When it comes to overstepping the boundaries of proper behavior at the All England Lawn Tennis and Croquet Club, three-time Wimbledon singles champion John McEnroe arguably is without peer. So it's oddly fitting that McEnroe used his perch as an NBC commentator to chastise Australia's Lleyton Hewitt for repeatedly screaming, "Come oooon!" during his quarterfinal against Feliciano Lopez whenever he made a key point or the Spaniard flubbed one.
"I feel it myself when I'm commentating, so you know how annoying it is to Lopez," McEnroe said.
But Hewitt surely will need whatever adrenaline that primal howl gives him when he faces world No. 1 and two-time Wimbledon champion Roger Federer in Friday's men's semifinal.
Hewitt has lost his last seven matches to Federer, who has played nearly flawlessly en route to his third consecutive Wimbledon semifinal. The Swiss holds a 34-match winning streak on grass. And he simply can't imagine the challenge of facing a player who has beaten him seven times in a row, he conceded, because he has few bad records against anyone.
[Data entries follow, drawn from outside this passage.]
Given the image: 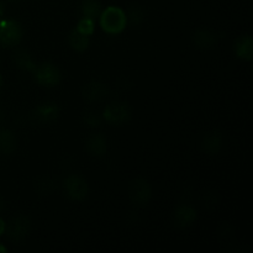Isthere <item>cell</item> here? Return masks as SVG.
Segmentation results:
<instances>
[{
	"label": "cell",
	"instance_id": "obj_5",
	"mask_svg": "<svg viewBox=\"0 0 253 253\" xmlns=\"http://www.w3.org/2000/svg\"><path fill=\"white\" fill-rule=\"evenodd\" d=\"M22 27L16 20H1L0 21V44L12 47L22 40Z\"/></svg>",
	"mask_w": 253,
	"mask_h": 253
},
{
	"label": "cell",
	"instance_id": "obj_23",
	"mask_svg": "<svg viewBox=\"0 0 253 253\" xmlns=\"http://www.w3.org/2000/svg\"><path fill=\"white\" fill-rule=\"evenodd\" d=\"M5 14V1L4 0H0V17L4 16Z\"/></svg>",
	"mask_w": 253,
	"mask_h": 253
},
{
	"label": "cell",
	"instance_id": "obj_6",
	"mask_svg": "<svg viewBox=\"0 0 253 253\" xmlns=\"http://www.w3.org/2000/svg\"><path fill=\"white\" fill-rule=\"evenodd\" d=\"M128 197L135 205L145 207L152 197V187L145 178H136L128 187Z\"/></svg>",
	"mask_w": 253,
	"mask_h": 253
},
{
	"label": "cell",
	"instance_id": "obj_16",
	"mask_svg": "<svg viewBox=\"0 0 253 253\" xmlns=\"http://www.w3.org/2000/svg\"><path fill=\"white\" fill-rule=\"evenodd\" d=\"M68 43L73 51L82 53V52H85L89 48L90 39H89V36L79 34L77 30H73L68 36Z\"/></svg>",
	"mask_w": 253,
	"mask_h": 253
},
{
	"label": "cell",
	"instance_id": "obj_21",
	"mask_svg": "<svg viewBox=\"0 0 253 253\" xmlns=\"http://www.w3.org/2000/svg\"><path fill=\"white\" fill-rule=\"evenodd\" d=\"M84 124L89 127H98L101 124V118L95 111H86L83 116Z\"/></svg>",
	"mask_w": 253,
	"mask_h": 253
},
{
	"label": "cell",
	"instance_id": "obj_11",
	"mask_svg": "<svg viewBox=\"0 0 253 253\" xmlns=\"http://www.w3.org/2000/svg\"><path fill=\"white\" fill-rule=\"evenodd\" d=\"M85 148L94 157H103L108 152V140L101 133H94L86 140Z\"/></svg>",
	"mask_w": 253,
	"mask_h": 253
},
{
	"label": "cell",
	"instance_id": "obj_8",
	"mask_svg": "<svg viewBox=\"0 0 253 253\" xmlns=\"http://www.w3.org/2000/svg\"><path fill=\"white\" fill-rule=\"evenodd\" d=\"M197 210L190 204H179L174 210V222L180 229L192 226L197 220Z\"/></svg>",
	"mask_w": 253,
	"mask_h": 253
},
{
	"label": "cell",
	"instance_id": "obj_13",
	"mask_svg": "<svg viewBox=\"0 0 253 253\" xmlns=\"http://www.w3.org/2000/svg\"><path fill=\"white\" fill-rule=\"evenodd\" d=\"M235 53L242 61H252L253 40L250 35H244L235 43Z\"/></svg>",
	"mask_w": 253,
	"mask_h": 253
},
{
	"label": "cell",
	"instance_id": "obj_10",
	"mask_svg": "<svg viewBox=\"0 0 253 253\" xmlns=\"http://www.w3.org/2000/svg\"><path fill=\"white\" fill-rule=\"evenodd\" d=\"M82 94H83V98L88 103H99L104 98H106V95H108V88L101 82L91 81L84 85Z\"/></svg>",
	"mask_w": 253,
	"mask_h": 253
},
{
	"label": "cell",
	"instance_id": "obj_3",
	"mask_svg": "<svg viewBox=\"0 0 253 253\" xmlns=\"http://www.w3.org/2000/svg\"><path fill=\"white\" fill-rule=\"evenodd\" d=\"M34 76L40 85L47 86V88L57 86L61 83L62 79V74L58 67L49 62L37 66L34 71Z\"/></svg>",
	"mask_w": 253,
	"mask_h": 253
},
{
	"label": "cell",
	"instance_id": "obj_19",
	"mask_svg": "<svg viewBox=\"0 0 253 253\" xmlns=\"http://www.w3.org/2000/svg\"><path fill=\"white\" fill-rule=\"evenodd\" d=\"M126 17H127V24L132 25V26H140L145 21V10L138 5H133L128 9Z\"/></svg>",
	"mask_w": 253,
	"mask_h": 253
},
{
	"label": "cell",
	"instance_id": "obj_22",
	"mask_svg": "<svg viewBox=\"0 0 253 253\" xmlns=\"http://www.w3.org/2000/svg\"><path fill=\"white\" fill-rule=\"evenodd\" d=\"M5 229H6V224H5L4 220L0 217V236L5 234Z\"/></svg>",
	"mask_w": 253,
	"mask_h": 253
},
{
	"label": "cell",
	"instance_id": "obj_25",
	"mask_svg": "<svg viewBox=\"0 0 253 253\" xmlns=\"http://www.w3.org/2000/svg\"><path fill=\"white\" fill-rule=\"evenodd\" d=\"M6 251H7L6 247H5L2 244H0V253H5Z\"/></svg>",
	"mask_w": 253,
	"mask_h": 253
},
{
	"label": "cell",
	"instance_id": "obj_9",
	"mask_svg": "<svg viewBox=\"0 0 253 253\" xmlns=\"http://www.w3.org/2000/svg\"><path fill=\"white\" fill-rule=\"evenodd\" d=\"M222 145H224L222 133L217 130H212L205 133L203 137L202 150L208 156H216L222 150Z\"/></svg>",
	"mask_w": 253,
	"mask_h": 253
},
{
	"label": "cell",
	"instance_id": "obj_15",
	"mask_svg": "<svg viewBox=\"0 0 253 253\" xmlns=\"http://www.w3.org/2000/svg\"><path fill=\"white\" fill-rule=\"evenodd\" d=\"M16 150V137L9 128H0V153L11 155Z\"/></svg>",
	"mask_w": 253,
	"mask_h": 253
},
{
	"label": "cell",
	"instance_id": "obj_14",
	"mask_svg": "<svg viewBox=\"0 0 253 253\" xmlns=\"http://www.w3.org/2000/svg\"><path fill=\"white\" fill-rule=\"evenodd\" d=\"M59 115V106L56 103H47L40 104L36 108V116L42 123H51L54 121Z\"/></svg>",
	"mask_w": 253,
	"mask_h": 253
},
{
	"label": "cell",
	"instance_id": "obj_24",
	"mask_svg": "<svg viewBox=\"0 0 253 253\" xmlns=\"http://www.w3.org/2000/svg\"><path fill=\"white\" fill-rule=\"evenodd\" d=\"M4 208H5V203H4V200H2L1 198H0V212H1L2 210H4Z\"/></svg>",
	"mask_w": 253,
	"mask_h": 253
},
{
	"label": "cell",
	"instance_id": "obj_4",
	"mask_svg": "<svg viewBox=\"0 0 253 253\" xmlns=\"http://www.w3.org/2000/svg\"><path fill=\"white\" fill-rule=\"evenodd\" d=\"M103 116L106 123L111 125H124L131 119V108L124 101H115L105 106Z\"/></svg>",
	"mask_w": 253,
	"mask_h": 253
},
{
	"label": "cell",
	"instance_id": "obj_17",
	"mask_svg": "<svg viewBox=\"0 0 253 253\" xmlns=\"http://www.w3.org/2000/svg\"><path fill=\"white\" fill-rule=\"evenodd\" d=\"M101 4L99 0H83L81 4V12L83 17H89V19L96 20L100 16Z\"/></svg>",
	"mask_w": 253,
	"mask_h": 253
},
{
	"label": "cell",
	"instance_id": "obj_7",
	"mask_svg": "<svg viewBox=\"0 0 253 253\" xmlns=\"http://www.w3.org/2000/svg\"><path fill=\"white\" fill-rule=\"evenodd\" d=\"M30 229H31L30 217L27 215L20 214L10 220L9 224L6 225L5 232H6L10 240H12L15 242H19L26 239V236L30 232Z\"/></svg>",
	"mask_w": 253,
	"mask_h": 253
},
{
	"label": "cell",
	"instance_id": "obj_26",
	"mask_svg": "<svg viewBox=\"0 0 253 253\" xmlns=\"http://www.w3.org/2000/svg\"><path fill=\"white\" fill-rule=\"evenodd\" d=\"M7 1H11V2H19V1H21V0H7Z\"/></svg>",
	"mask_w": 253,
	"mask_h": 253
},
{
	"label": "cell",
	"instance_id": "obj_27",
	"mask_svg": "<svg viewBox=\"0 0 253 253\" xmlns=\"http://www.w3.org/2000/svg\"><path fill=\"white\" fill-rule=\"evenodd\" d=\"M1 84H2V78H1V74H0V89H1Z\"/></svg>",
	"mask_w": 253,
	"mask_h": 253
},
{
	"label": "cell",
	"instance_id": "obj_12",
	"mask_svg": "<svg viewBox=\"0 0 253 253\" xmlns=\"http://www.w3.org/2000/svg\"><path fill=\"white\" fill-rule=\"evenodd\" d=\"M193 41H194L195 47L203 51H208V49L214 48L217 42V37L210 30H198L193 36Z\"/></svg>",
	"mask_w": 253,
	"mask_h": 253
},
{
	"label": "cell",
	"instance_id": "obj_20",
	"mask_svg": "<svg viewBox=\"0 0 253 253\" xmlns=\"http://www.w3.org/2000/svg\"><path fill=\"white\" fill-rule=\"evenodd\" d=\"M76 30L79 34L90 37L95 31V20L89 19V17H82L77 24Z\"/></svg>",
	"mask_w": 253,
	"mask_h": 253
},
{
	"label": "cell",
	"instance_id": "obj_18",
	"mask_svg": "<svg viewBox=\"0 0 253 253\" xmlns=\"http://www.w3.org/2000/svg\"><path fill=\"white\" fill-rule=\"evenodd\" d=\"M15 63H16L17 68L22 69L25 72H32V73H34L37 67L31 54L27 53L26 51L17 52L16 56H15Z\"/></svg>",
	"mask_w": 253,
	"mask_h": 253
},
{
	"label": "cell",
	"instance_id": "obj_2",
	"mask_svg": "<svg viewBox=\"0 0 253 253\" xmlns=\"http://www.w3.org/2000/svg\"><path fill=\"white\" fill-rule=\"evenodd\" d=\"M63 188L66 195L73 202H83L89 194V185L81 174H69L64 179Z\"/></svg>",
	"mask_w": 253,
	"mask_h": 253
},
{
	"label": "cell",
	"instance_id": "obj_1",
	"mask_svg": "<svg viewBox=\"0 0 253 253\" xmlns=\"http://www.w3.org/2000/svg\"><path fill=\"white\" fill-rule=\"evenodd\" d=\"M101 30L109 35L121 34L127 26L126 12L119 6H108L99 16Z\"/></svg>",
	"mask_w": 253,
	"mask_h": 253
}]
</instances>
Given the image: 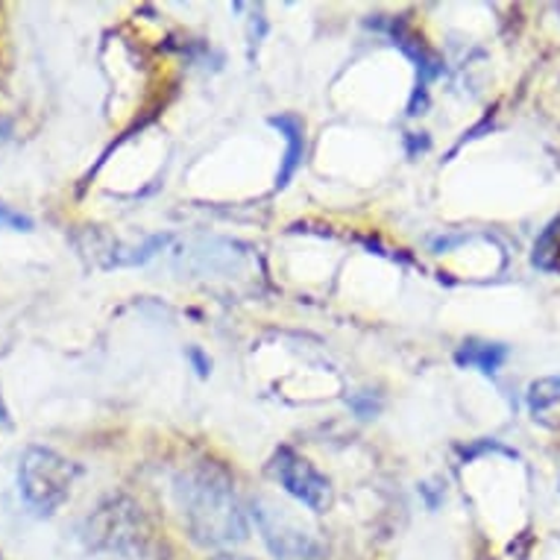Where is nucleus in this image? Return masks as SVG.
I'll use <instances>...</instances> for the list:
<instances>
[{"instance_id":"nucleus-1","label":"nucleus","mask_w":560,"mask_h":560,"mask_svg":"<svg viewBox=\"0 0 560 560\" xmlns=\"http://www.w3.org/2000/svg\"><path fill=\"white\" fill-rule=\"evenodd\" d=\"M176 499L194 542L223 549L247 537V520L235 493V481L214 460H200L185 469L176 478Z\"/></svg>"},{"instance_id":"nucleus-2","label":"nucleus","mask_w":560,"mask_h":560,"mask_svg":"<svg viewBox=\"0 0 560 560\" xmlns=\"http://www.w3.org/2000/svg\"><path fill=\"white\" fill-rule=\"evenodd\" d=\"M74 460L62 458L59 452L47 446H30L21 455L19 467V487L21 497L36 514H54L56 508L65 505V499L71 497V487L77 478Z\"/></svg>"},{"instance_id":"nucleus-3","label":"nucleus","mask_w":560,"mask_h":560,"mask_svg":"<svg viewBox=\"0 0 560 560\" xmlns=\"http://www.w3.org/2000/svg\"><path fill=\"white\" fill-rule=\"evenodd\" d=\"M89 542L118 560H144L150 549L144 516L129 499H112L89 523Z\"/></svg>"},{"instance_id":"nucleus-4","label":"nucleus","mask_w":560,"mask_h":560,"mask_svg":"<svg viewBox=\"0 0 560 560\" xmlns=\"http://www.w3.org/2000/svg\"><path fill=\"white\" fill-rule=\"evenodd\" d=\"M273 476L279 478V485L285 487L288 497H294L300 505H305L314 514L329 511L331 505V485L329 478L323 476L320 469L314 467L312 460H305L303 455H296L294 450H282L273 455Z\"/></svg>"},{"instance_id":"nucleus-5","label":"nucleus","mask_w":560,"mask_h":560,"mask_svg":"<svg viewBox=\"0 0 560 560\" xmlns=\"http://www.w3.org/2000/svg\"><path fill=\"white\" fill-rule=\"evenodd\" d=\"M256 523L261 528V537L270 546L276 558L282 560H314L320 555V542L314 540L312 534H305L303 528H296L288 516H282V511L267 505H256Z\"/></svg>"},{"instance_id":"nucleus-6","label":"nucleus","mask_w":560,"mask_h":560,"mask_svg":"<svg viewBox=\"0 0 560 560\" xmlns=\"http://www.w3.org/2000/svg\"><path fill=\"white\" fill-rule=\"evenodd\" d=\"M270 127H276L285 136V159H282V167H279V176H276V191H282V188L294 179L300 165H303L305 127L296 115H273V118H270Z\"/></svg>"},{"instance_id":"nucleus-7","label":"nucleus","mask_w":560,"mask_h":560,"mask_svg":"<svg viewBox=\"0 0 560 560\" xmlns=\"http://www.w3.org/2000/svg\"><path fill=\"white\" fill-rule=\"evenodd\" d=\"M508 359L505 343H490V340H464L455 352V364L458 368H469L485 373V376H493Z\"/></svg>"},{"instance_id":"nucleus-8","label":"nucleus","mask_w":560,"mask_h":560,"mask_svg":"<svg viewBox=\"0 0 560 560\" xmlns=\"http://www.w3.org/2000/svg\"><path fill=\"white\" fill-rule=\"evenodd\" d=\"M555 405H560V376L540 378L528 387V408H532L534 420H546V413Z\"/></svg>"},{"instance_id":"nucleus-9","label":"nucleus","mask_w":560,"mask_h":560,"mask_svg":"<svg viewBox=\"0 0 560 560\" xmlns=\"http://www.w3.org/2000/svg\"><path fill=\"white\" fill-rule=\"evenodd\" d=\"M0 230H19V232H30L33 230V221H30L27 214L15 212L10 206H0Z\"/></svg>"},{"instance_id":"nucleus-10","label":"nucleus","mask_w":560,"mask_h":560,"mask_svg":"<svg viewBox=\"0 0 560 560\" xmlns=\"http://www.w3.org/2000/svg\"><path fill=\"white\" fill-rule=\"evenodd\" d=\"M368 399H370V394L355 396V399H352V408H355V411H359V417H364V420H370V417L376 413V405H370Z\"/></svg>"},{"instance_id":"nucleus-11","label":"nucleus","mask_w":560,"mask_h":560,"mask_svg":"<svg viewBox=\"0 0 560 560\" xmlns=\"http://www.w3.org/2000/svg\"><path fill=\"white\" fill-rule=\"evenodd\" d=\"M214 560H247V558H235V555H221V558H214Z\"/></svg>"},{"instance_id":"nucleus-12","label":"nucleus","mask_w":560,"mask_h":560,"mask_svg":"<svg viewBox=\"0 0 560 560\" xmlns=\"http://www.w3.org/2000/svg\"><path fill=\"white\" fill-rule=\"evenodd\" d=\"M7 420V411H3V402H0V423Z\"/></svg>"}]
</instances>
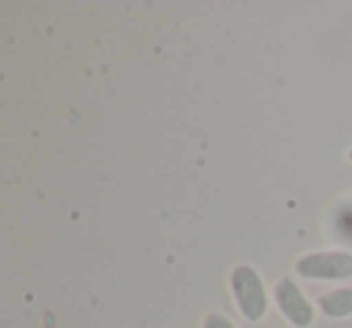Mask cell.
Wrapping results in <instances>:
<instances>
[{"label": "cell", "mask_w": 352, "mask_h": 328, "mask_svg": "<svg viewBox=\"0 0 352 328\" xmlns=\"http://www.w3.org/2000/svg\"><path fill=\"white\" fill-rule=\"evenodd\" d=\"M316 307L328 318H347L352 316V285L331 289L316 299Z\"/></svg>", "instance_id": "obj_4"}, {"label": "cell", "mask_w": 352, "mask_h": 328, "mask_svg": "<svg viewBox=\"0 0 352 328\" xmlns=\"http://www.w3.org/2000/svg\"><path fill=\"white\" fill-rule=\"evenodd\" d=\"M230 289L241 316L249 323H258L268 314V292L261 273L249 263H239L230 275Z\"/></svg>", "instance_id": "obj_1"}, {"label": "cell", "mask_w": 352, "mask_h": 328, "mask_svg": "<svg viewBox=\"0 0 352 328\" xmlns=\"http://www.w3.org/2000/svg\"><path fill=\"white\" fill-rule=\"evenodd\" d=\"M203 328H236V326L225 316V314L210 311V314H206V318H203Z\"/></svg>", "instance_id": "obj_5"}, {"label": "cell", "mask_w": 352, "mask_h": 328, "mask_svg": "<svg viewBox=\"0 0 352 328\" xmlns=\"http://www.w3.org/2000/svg\"><path fill=\"white\" fill-rule=\"evenodd\" d=\"M294 273L314 283H345L352 278V251L331 249L304 254L294 263Z\"/></svg>", "instance_id": "obj_2"}, {"label": "cell", "mask_w": 352, "mask_h": 328, "mask_svg": "<svg viewBox=\"0 0 352 328\" xmlns=\"http://www.w3.org/2000/svg\"><path fill=\"white\" fill-rule=\"evenodd\" d=\"M275 304H278L280 314L292 323L294 328H309L316 318V309L307 299L297 283L292 278H280L275 285Z\"/></svg>", "instance_id": "obj_3"}]
</instances>
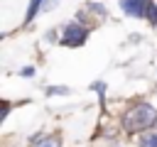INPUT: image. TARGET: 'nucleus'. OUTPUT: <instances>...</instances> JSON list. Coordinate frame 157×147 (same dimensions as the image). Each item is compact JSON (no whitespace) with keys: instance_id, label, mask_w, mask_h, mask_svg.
I'll use <instances>...</instances> for the list:
<instances>
[{"instance_id":"nucleus-1","label":"nucleus","mask_w":157,"mask_h":147,"mask_svg":"<svg viewBox=\"0 0 157 147\" xmlns=\"http://www.w3.org/2000/svg\"><path fill=\"white\" fill-rule=\"evenodd\" d=\"M155 123H157V110H155L150 103H137V105H132V108L123 115V127H125L128 132L150 130Z\"/></svg>"},{"instance_id":"nucleus-2","label":"nucleus","mask_w":157,"mask_h":147,"mask_svg":"<svg viewBox=\"0 0 157 147\" xmlns=\"http://www.w3.org/2000/svg\"><path fill=\"white\" fill-rule=\"evenodd\" d=\"M88 37V27L86 24H78V22H69L64 27V37H61V44L64 47H78L83 44Z\"/></svg>"},{"instance_id":"nucleus-3","label":"nucleus","mask_w":157,"mask_h":147,"mask_svg":"<svg viewBox=\"0 0 157 147\" xmlns=\"http://www.w3.org/2000/svg\"><path fill=\"white\" fill-rule=\"evenodd\" d=\"M150 2H152V0H120V7H123V12L130 15V17H145Z\"/></svg>"},{"instance_id":"nucleus-4","label":"nucleus","mask_w":157,"mask_h":147,"mask_svg":"<svg viewBox=\"0 0 157 147\" xmlns=\"http://www.w3.org/2000/svg\"><path fill=\"white\" fill-rule=\"evenodd\" d=\"M32 147H61V137L59 135H42L32 140Z\"/></svg>"},{"instance_id":"nucleus-5","label":"nucleus","mask_w":157,"mask_h":147,"mask_svg":"<svg viewBox=\"0 0 157 147\" xmlns=\"http://www.w3.org/2000/svg\"><path fill=\"white\" fill-rule=\"evenodd\" d=\"M47 0H29V7H27V17H25V22H32L34 17H37V12H39V7L44 5Z\"/></svg>"},{"instance_id":"nucleus-6","label":"nucleus","mask_w":157,"mask_h":147,"mask_svg":"<svg viewBox=\"0 0 157 147\" xmlns=\"http://www.w3.org/2000/svg\"><path fill=\"white\" fill-rule=\"evenodd\" d=\"M140 147H157V132H155V130L145 132V135L140 137Z\"/></svg>"},{"instance_id":"nucleus-7","label":"nucleus","mask_w":157,"mask_h":147,"mask_svg":"<svg viewBox=\"0 0 157 147\" xmlns=\"http://www.w3.org/2000/svg\"><path fill=\"white\" fill-rule=\"evenodd\" d=\"M145 17L150 20V24H157V5H155V2L147 5V15H145Z\"/></svg>"},{"instance_id":"nucleus-8","label":"nucleus","mask_w":157,"mask_h":147,"mask_svg":"<svg viewBox=\"0 0 157 147\" xmlns=\"http://www.w3.org/2000/svg\"><path fill=\"white\" fill-rule=\"evenodd\" d=\"M86 7H91V10L96 12V17H98V20H103V17H105V7H103V5H96V2H88Z\"/></svg>"},{"instance_id":"nucleus-9","label":"nucleus","mask_w":157,"mask_h":147,"mask_svg":"<svg viewBox=\"0 0 157 147\" xmlns=\"http://www.w3.org/2000/svg\"><path fill=\"white\" fill-rule=\"evenodd\" d=\"M66 91H69L66 86H49V88H47L49 96H59V93H66Z\"/></svg>"},{"instance_id":"nucleus-10","label":"nucleus","mask_w":157,"mask_h":147,"mask_svg":"<svg viewBox=\"0 0 157 147\" xmlns=\"http://www.w3.org/2000/svg\"><path fill=\"white\" fill-rule=\"evenodd\" d=\"M32 74H34V71H32V66H25V69H22V76H27V78H29Z\"/></svg>"}]
</instances>
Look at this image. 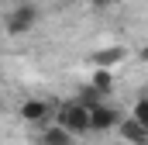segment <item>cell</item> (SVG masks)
Returning <instances> with one entry per match:
<instances>
[{
	"mask_svg": "<svg viewBox=\"0 0 148 145\" xmlns=\"http://www.w3.org/2000/svg\"><path fill=\"white\" fill-rule=\"evenodd\" d=\"M141 62H145V66H148V45H145V48H141Z\"/></svg>",
	"mask_w": 148,
	"mask_h": 145,
	"instance_id": "obj_12",
	"label": "cell"
},
{
	"mask_svg": "<svg viewBox=\"0 0 148 145\" xmlns=\"http://www.w3.org/2000/svg\"><path fill=\"white\" fill-rule=\"evenodd\" d=\"M117 135H121L127 145H148V138H145V124H141L138 117H121Z\"/></svg>",
	"mask_w": 148,
	"mask_h": 145,
	"instance_id": "obj_6",
	"label": "cell"
},
{
	"mask_svg": "<svg viewBox=\"0 0 148 145\" xmlns=\"http://www.w3.org/2000/svg\"><path fill=\"white\" fill-rule=\"evenodd\" d=\"M76 100H79L83 107H97V104H103L107 97H103V93H100V90H97L93 83H83V86L76 90Z\"/></svg>",
	"mask_w": 148,
	"mask_h": 145,
	"instance_id": "obj_9",
	"label": "cell"
},
{
	"mask_svg": "<svg viewBox=\"0 0 148 145\" xmlns=\"http://www.w3.org/2000/svg\"><path fill=\"white\" fill-rule=\"evenodd\" d=\"M145 97H148V93H145Z\"/></svg>",
	"mask_w": 148,
	"mask_h": 145,
	"instance_id": "obj_14",
	"label": "cell"
},
{
	"mask_svg": "<svg viewBox=\"0 0 148 145\" xmlns=\"http://www.w3.org/2000/svg\"><path fill=\"white\" fill-rule=\"evenodd\" d=\"M55 121L69 131V135H86L90 131V107H83L79 100H69V104H62V107L55 110Z\"/></svg>",
	"mask_w": 148,
	"mask_h": 145,
	"instance_id": "obj_1",
	"label": "cell"
},
{
	"mask_svg": "<svg viewBox=\"0 0 148 145\" xmlns=\"http://www.w3.org/2000/svg\"><path fill=\"white\" fill-rule=\"evenodd\" d=\"M97 7H107V3H117V0H93Z\"/></svg>",
	"mask_w": 148,
	"mask_h": 145,
	"instance_id": "obj_11",
	"label": "cell"
},
{
	"mask_svg": "<svg viewBox=\"0 0 148 145\" xmlns=\"http://www.w3.org/2000/svg\"><path fill=\"white\" fill-rule=\"evenodd\" d=\"M145 138H148V121H145Z\"/></svg>",
	"mask_w": 148,
	"mask_h": 145,
	"instance_id": "obj_13",
	"label": "cell"
},
{
	"mask_svg": "<svg viewBox=\"0 0 148 145\" xmlns=\"http://www.w3.org/2000/svg\"><path fill=\"white\" fill-rule=\"evenodd\" d=\"M124 59H127L124 45H110V48H100V52H93V55H90V66H100V69H114V66H121Z\"/></svg>",
	"mask_w": 148,
	"mask_h": 145,
	"instance_id": "obj_5",
	"label": "cell"
},
{
	"mask_svg": "<svg viewBox=\"0 0 148 145\" xmlns=\"http://www.w3.org/2000/svg\"><path fill=\"white\" fill-rule=\"evenodd\" d=\"M35 24H38V7H35V0H21V3L3 17L7 35H28Z\"/></svg>",
	"mask_w": 148,
	"mask_h": 145,
	"instance_id": "obj_2",
	"label": "cell"
},
{
	"mask_svg": "<svg viewBox=\"0 0 148 145\" xmlns=\"http://www.w3.org/2000/svg\"><path fill=\"white\" fill-rule=\"evenodd\" d=\"M131 117H138L141 124H145V121H148V97H141V100L134 104V110H131Z\"/></svg>",
	"mask_w": 148,
	"mask_h": 145,
	"instance_id": "obj_10",
	"label": "cell"
},
{
	"mask_svg": "<svg viewBox=\"0 0 148 145\" xmlns=\"http://www.w3.org/2000/svg\"><path fill=\"white\" fill-rule=\"evenodd\" d=\"M121 124V110L110 107V104H97L90 107V131H110Z\"/></svg>",
	"mask_w": 148,
	"mask_h": 145,
	"instance_id": "obj_4",
	"label": "cell"
},
{
	"mask_svg": "<svg viewBox=\"0 0 148 145\" xmlns=\"http://www.w3.org/2000/svg\"><path fill=\"white\" fill-rule=\"evenodd\" d=\"M90 83H93V86H97L103 97H110V93H114V69H100V66H93Z\"/></svg>",
	"mask_w": 148,
	"mask_h": 145,
	"instance_id": "obj_8",
	"label": "cell"
},
{
	"mask_svg": "<svg viewBox=\"0 0 148 145\" xmlns=\"http://www.w3.org/2000/svg\"><path fill=\"white\" fill-rule=\"evenodd\" d=\"M52 110H55V104H52V100L28 97V100L21 104V121H28V124H45V121L52 117Z\"/></svg>",
	"mask_w": 148,
	"mask_h": 145,
	"instance_id": "obj_3",
	"label": "cell"
},
{
	"mask_svg": "<svg viewBox=\"0 0 148 145\" xmlns=\"http://www.w3.org/2000/svg\"><path fill=\"white\" fill-rule=\"evenodd\" d=\"M41 145H73V135L55 121L52 128H45V131H41Z\"/></svg>",
	"mask_w": 148,
	"mask_h": 145,
	"instance_id": "obj_7",
	"label": "cell"
}]
</instances>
"He's beaten me enough to believe in his chances," Federer said of Hewitt, Wimbledon's 2002 champion. "And on grass I think anything can happen against him. He knows how to win the title here."
Hewitt only recently returned to the game, competing in the Queens' court tuneup two weeks before Wimbledon after missing two months with broken ribs. His play has gotten stronger with each round.
McEnroe was unstinting in his praise following Hewitt's quarterfinal victory over Lopez, who had dismissed Marat Safin and Mario Ancic. Against Lopez, Hewitt committed just 12 unforced errors, served well and returned even better. As usual, he peppered his play with dozens of, "Come oooon's!'"
Hewitt's histrionics didn't bother his third-round opponent, American Justin Gimelstob, who made a point of telling him afterward how much he admired his zeal. Sure, Hewitt's a screamer, Gimelstob conceded. And he doesn't acknowledge compliments from his opponents, like "Nice shot," during matches, much less extend any.
"But here's a guy who's undersized and undermanned [5 feet 11, 170 pounds], playing against great athletes -- not me being one of them -- but the Roger Federer, Andy Roddick, Pete Sampras-type players -- and he just has to figure out a way to try to beat them with the skills he has," Gimelstob said. "I have tremendous respect for the fact that he goes out there and competes on the tennis court."
Asked what he thought of Hewitt's chances against Federer, Lopez smiled and said: "For sure he will get another chance, no? But Roger is another level. It's not me."